When the Buddha laid out what he had realized in his Enlightenment, it was a complete guide to finding peace and joy. The Eightfold Path is often divided into three categories, called Wisdom, Ethics and Practice, which cover the full circle of our days. We are told what it’s all about: how to avoid being dissatisfied with life. We’re given guidelines on not harming ourselves and others. Finally, there’s guidance for developing mindfulness and concentration, and how to use these to cultivate good mental habits.

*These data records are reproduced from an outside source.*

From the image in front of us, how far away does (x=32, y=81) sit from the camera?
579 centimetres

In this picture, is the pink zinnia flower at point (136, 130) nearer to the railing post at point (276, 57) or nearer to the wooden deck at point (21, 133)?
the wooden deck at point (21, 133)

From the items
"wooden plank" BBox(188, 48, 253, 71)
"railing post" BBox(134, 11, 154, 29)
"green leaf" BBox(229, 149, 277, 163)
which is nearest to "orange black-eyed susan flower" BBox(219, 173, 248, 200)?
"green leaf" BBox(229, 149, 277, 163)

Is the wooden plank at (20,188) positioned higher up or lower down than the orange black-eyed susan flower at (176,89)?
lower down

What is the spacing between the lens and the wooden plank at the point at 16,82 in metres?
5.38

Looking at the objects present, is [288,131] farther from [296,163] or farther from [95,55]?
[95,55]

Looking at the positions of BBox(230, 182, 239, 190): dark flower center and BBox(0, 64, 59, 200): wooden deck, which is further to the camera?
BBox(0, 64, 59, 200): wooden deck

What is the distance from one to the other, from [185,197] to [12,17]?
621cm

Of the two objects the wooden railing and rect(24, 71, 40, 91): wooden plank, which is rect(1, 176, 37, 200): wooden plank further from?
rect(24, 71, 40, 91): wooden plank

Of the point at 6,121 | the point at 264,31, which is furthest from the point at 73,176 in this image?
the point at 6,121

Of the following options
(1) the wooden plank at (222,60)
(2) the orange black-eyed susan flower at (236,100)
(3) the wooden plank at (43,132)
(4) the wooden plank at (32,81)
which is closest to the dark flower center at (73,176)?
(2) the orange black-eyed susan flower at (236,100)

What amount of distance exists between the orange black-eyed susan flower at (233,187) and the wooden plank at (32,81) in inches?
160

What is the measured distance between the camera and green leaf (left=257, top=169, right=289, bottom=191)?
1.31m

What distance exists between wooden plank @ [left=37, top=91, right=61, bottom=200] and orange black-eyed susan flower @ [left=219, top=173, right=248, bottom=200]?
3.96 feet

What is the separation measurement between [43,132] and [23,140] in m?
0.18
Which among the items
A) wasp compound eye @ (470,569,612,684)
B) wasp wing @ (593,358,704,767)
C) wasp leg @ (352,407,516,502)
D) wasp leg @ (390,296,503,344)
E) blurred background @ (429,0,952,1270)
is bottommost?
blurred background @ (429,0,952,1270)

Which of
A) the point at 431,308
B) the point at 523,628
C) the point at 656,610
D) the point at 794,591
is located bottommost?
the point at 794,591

We gain Wisdom by learning the many teachings of Buddhism, which have been handed down through the millennia. The first step on the path, called Wise Understanding, clarifies why we often feel at odds with life, and how to end our unhappiness. The other half of the Wisdom category is holding the Wise Intention not to harm any being, which includes ourselves.
Beginning the day with this understanding and intention guides our responses to whatever confronts us. An angry person is more easily recognized as someone who is suffering, and we’re less inclined to take their harsh behavior personally. That lets us deal with them more calmly and skillfully, to avoid escalating their suffering – or making it ours.
We’re also given help making choices in the many gray areas of life, including the way we communicate, take physical action, and engage in economic matters. These are the Ethics part of the path: Wise Speech, Wise Action and Wise Livelihood. Rather than a set of “thou shalts,” they’re the kind of suggestions a wizard might make to someone leaving on a perilous journey: watch out for these hazardous areas, keep moving toward the brightest star.
It may seem odd that Practice is the last category of the path. The Eightfold Path isn’t strictly linear, but it does help to understand the fundamentals that underlie our practice as we cultivate it. Some Concentration is needed to establish and maintain Mindfulness in formal meditation, and in daily life when we can use it to avoid harming ourselves and others. Deep concentration brings us greater wisdom through direct experience of the nature and possible end of suffering.
I like to quote something Sharda Rogell says when people ask how to fit practice into their lives. She answers that instead, she fits life into her practice. I have found that doing it her way is surprisingly effortless. The Dharma gives us all the tools we need to engage wholeheartedly with life while reducing our suffering and all other beings’. It can hold our entire lives in a full circle of greater peace and joy.